Cumhurbaşkanı Erdoğan, yayın öncesi Trump ile görüştü. Erdoğan-Trump görüşmesinde, ikili meselelerin yanı sıra Libya krizi başta olmak üzere bölgesel gelişmeler ele alındı.

Cumhurbaşkanı Erdoğan TRT ortak yayınında görüşmenin detaylarını da anlattı. 

Cumhurbaşkanı Erdoğan’ın konuşmasından öne çıkanlar: 

Koronavirüsle mücadele

Koronavirüs musibeti sadece Türkiye’yi değil tüm dünyayı etkiledi. Bunun bir çok yönlü meydana getirdiği zararlar var. Başta ABD olmak üzere, Rusya, Çin büyük zararlar gördü. ABD’de 45 milyon işsizden bahsediliyor. Türkiye’de hamdolsun biz kendi durumumuza baktığımızda Türkiye dünyada bir numara. Büyümede 4,5 gibi bir oranı yakalamak üzere. Terörle mücadele de de salgınla mücadeledeye de devam ediyoruz. 102 ülkeye yardımlar gönderdik. 

“Sağlık turizmiyle mevsimlik turizmdeki açığımızı kapayacağız”

Yeşilköy’deki havalimanımızın bir bölümünü kalktık 45 günde biz burayı 1008 odalı hastane olarak yapalım dedik. Yüklenici firma iki hastaneden birini de üstlendi. Diğerini de Sancaktepe’de yaptık. Askeri havalimanının yanına yapalım dedik, 1008 odalı oraya da onu yaptık. En ileri teknolojiyi kullandık. Bunlarda 16’şar ameliyathane var. İstenildiğinde bu odalar yoğun bakıma dönüştürülebiliyor. Murat Dilmener Çapa’da duayen bir hoca. Bu hocamızın koronada ölmesi buna bir farklılık arz ediyor. Bütün talebeleri bize telefon üstüne telefon ederek teşekkür etti. Aynı şekilde ok meydanındaki şehir hastanesini de orayı da Cemil Hoca’nın adını oraya verdik. Cemil Taşçıoğlu aynı zamanda benim hemşerim. Çapa’dan olumlu sesler getirdi. Hadımköy’de İsmail Niyazi Kurtulmuş abimizin adını verdik. Şehir hastanelerini genişleterek devam ettiriyoruz. 11 şehir hastanemiz oldu. Bunların hava ulaşımıyla entegre oluşu sağlık turizminde bir patlama meydana getirecek. Sağlık turizmiyle mevsimlik turizmdeki açığımızı da kapayacağız. Yurt dışından hastalar gelmeye başladı hemen. 

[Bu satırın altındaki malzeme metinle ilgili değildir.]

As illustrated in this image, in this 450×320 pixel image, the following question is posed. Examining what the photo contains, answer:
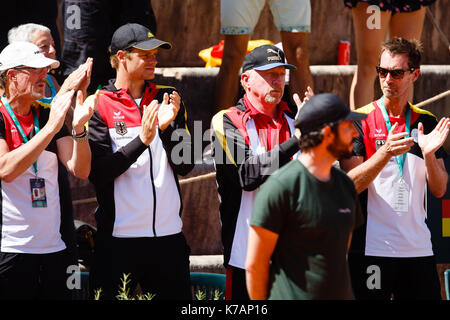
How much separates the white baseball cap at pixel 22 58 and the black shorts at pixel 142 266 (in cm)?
108

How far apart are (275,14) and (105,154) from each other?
94.4 inches

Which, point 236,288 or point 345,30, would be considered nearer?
point 236,288

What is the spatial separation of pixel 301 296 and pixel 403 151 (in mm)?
1366

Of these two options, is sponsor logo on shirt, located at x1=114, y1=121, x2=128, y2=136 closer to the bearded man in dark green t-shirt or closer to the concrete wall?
the bearded man in dark green t-shirt

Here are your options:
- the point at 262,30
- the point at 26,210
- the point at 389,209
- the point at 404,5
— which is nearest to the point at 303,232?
the point at 389,209

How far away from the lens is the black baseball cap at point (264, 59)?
4789 millimetres

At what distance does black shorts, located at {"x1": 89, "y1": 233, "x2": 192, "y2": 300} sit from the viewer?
4.79 m

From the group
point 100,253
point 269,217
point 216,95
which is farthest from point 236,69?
point 269,217

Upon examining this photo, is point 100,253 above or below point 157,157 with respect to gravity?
below

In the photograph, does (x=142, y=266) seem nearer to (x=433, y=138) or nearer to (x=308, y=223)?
(x=308, y=223)

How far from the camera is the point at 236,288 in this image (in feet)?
15.4

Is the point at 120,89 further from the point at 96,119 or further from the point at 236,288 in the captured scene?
the point at 236,288

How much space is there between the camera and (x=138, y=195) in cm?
482

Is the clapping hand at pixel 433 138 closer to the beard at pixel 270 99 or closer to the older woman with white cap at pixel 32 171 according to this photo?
the beard at pixel 270 99
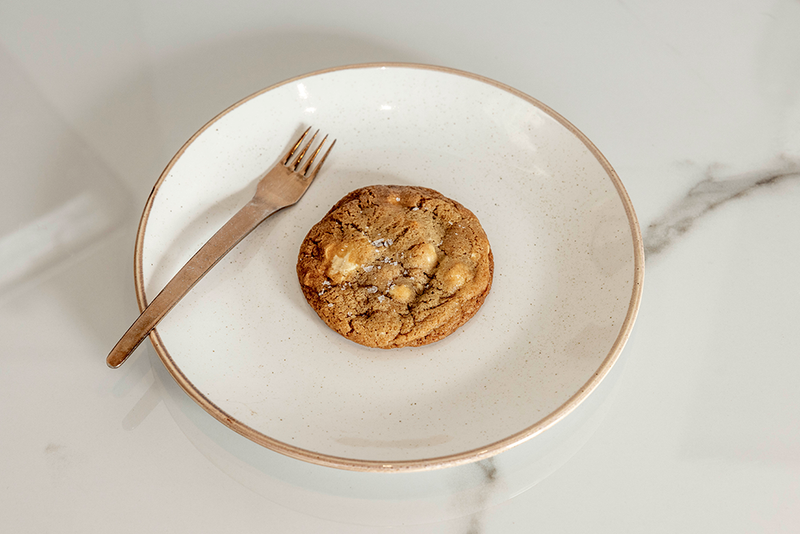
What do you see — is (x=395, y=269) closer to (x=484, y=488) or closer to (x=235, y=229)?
(x=235, y=229)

“Maske, mesafe, temizlik…”

Maske, mesafe, temizlik… Bu üç kavrama çok dikkat edin. Maske ihmal etmeyin. Kapalı mekanda kesinlikle maskenizi takın. 1,5 kesinlikle bu mesafeyi koruyalım. Elimizi bir yere sürdük hemen yıkayalım veya dezenfekte edelim. Bunu yapalım ki başımıza iş almayalım. Buradaki tedbirlerimiz ele alınırsa kısa zamanda 65 yaşındaki abilerim bu işlerden zarar görmeyecektir. Gençlerimiz nasıl olsa bize bir şey olmaz demesin. Bu hafta sonu yapılanlar doğru şeyler değil. Meydana gelen bir olayda bu işi telafi edemezsin. Bu işin telafisi zor, bu farklı bir virüs. Buna karşı tek çare ‘maske, mesafe, temizlik’ bunlara dikkat edilmesi gerekiyor.

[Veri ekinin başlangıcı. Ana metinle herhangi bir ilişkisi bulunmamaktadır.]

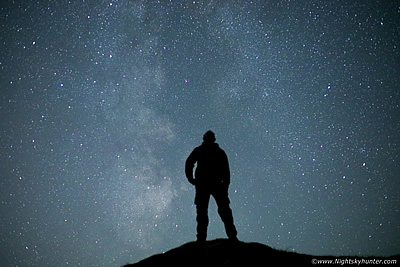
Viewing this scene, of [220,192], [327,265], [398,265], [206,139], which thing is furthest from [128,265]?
[398,265]

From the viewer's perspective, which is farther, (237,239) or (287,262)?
(237,239)

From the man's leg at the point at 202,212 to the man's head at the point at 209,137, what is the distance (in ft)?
4.36

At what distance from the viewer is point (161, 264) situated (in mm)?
5516

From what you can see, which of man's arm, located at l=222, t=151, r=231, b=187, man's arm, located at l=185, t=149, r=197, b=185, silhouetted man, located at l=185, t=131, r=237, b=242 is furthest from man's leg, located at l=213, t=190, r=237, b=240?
man's arm, located at l=185, t=149, r=197, b=185

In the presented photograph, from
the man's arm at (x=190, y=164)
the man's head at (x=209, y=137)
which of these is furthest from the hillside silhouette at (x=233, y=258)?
the man's head at (x=209, y=137)

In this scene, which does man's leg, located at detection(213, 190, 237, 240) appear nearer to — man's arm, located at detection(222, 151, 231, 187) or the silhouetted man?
the silhouetted man

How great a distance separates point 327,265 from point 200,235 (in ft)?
9.18

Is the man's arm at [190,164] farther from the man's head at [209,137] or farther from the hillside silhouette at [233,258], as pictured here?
the hillside silhouette at [233,258]

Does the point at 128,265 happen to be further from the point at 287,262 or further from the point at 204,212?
the point at 287,262

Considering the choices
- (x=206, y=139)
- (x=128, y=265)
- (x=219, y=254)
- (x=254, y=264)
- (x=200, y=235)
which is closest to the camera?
(x=254, y=264)

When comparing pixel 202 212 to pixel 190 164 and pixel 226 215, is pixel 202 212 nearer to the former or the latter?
pixel 226 215

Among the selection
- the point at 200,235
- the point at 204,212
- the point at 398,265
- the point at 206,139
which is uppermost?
the point at 206,139

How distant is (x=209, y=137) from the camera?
593cm

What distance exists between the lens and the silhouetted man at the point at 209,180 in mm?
5387
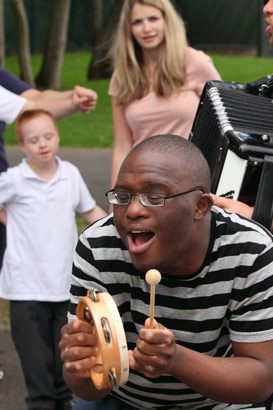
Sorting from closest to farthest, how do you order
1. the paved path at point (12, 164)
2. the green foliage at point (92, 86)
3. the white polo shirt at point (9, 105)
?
1. the white polo shirt at point (9, 105)
2. the paved path at point (12, 164)
3. the green foliage at point (92, 86)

[Türkiye’nin koronavirüsle mücadelesi] Cumhurbaşkanı Erdoğan: Her şeyi serbest bıraktık diye bu iş bitti anlamına gelmez.

Yerleştirilmiş video

Bugünün rakamlarına baktığımız zaman vaka düştü, vefat 19, yoğun bakımda 624, entübe 261, bugün iyileşenlerin sayısı güzel 3 bin 411 test 39 bin 361. Vefatı ne kadar sıfırlamaya doğru gidersek daha mutlu olacağız. 

“Biz vatandaşlarımıza ilaçlarını ücretsiz vermeye devam ediyoruz”

Türkiye’de üniversite olmayan ilimiz kalmadı. Çok lüks hastaneler yaptık. Vatandaşımıza ücretsiz ilaç veriyoruz. Biz böyle bir zamanda vaka ölüm oranına bakıyorsunuz yüzde 2 civarında. Fransa’da bu yüzde 18 ama dinlediğin zaman kendisini havasından geçilmiyor. Durum hamdolsun bizde çok farklı seyretti hala da böyle seyrediyor. Biz vatandaşlarımıza ilaçlarını ücretsiz vermeye devam ediyoruz. Bundan sonra da böyle yapmaya devam edeceğiz. Eğer bu ülkenin Cumhurbaşkanı isem sorumluluğumun altında bu yatıyor. Kalkıp da ‘kenarda köşede bir hasta var ne olursa olsun’ diyemeyiz. 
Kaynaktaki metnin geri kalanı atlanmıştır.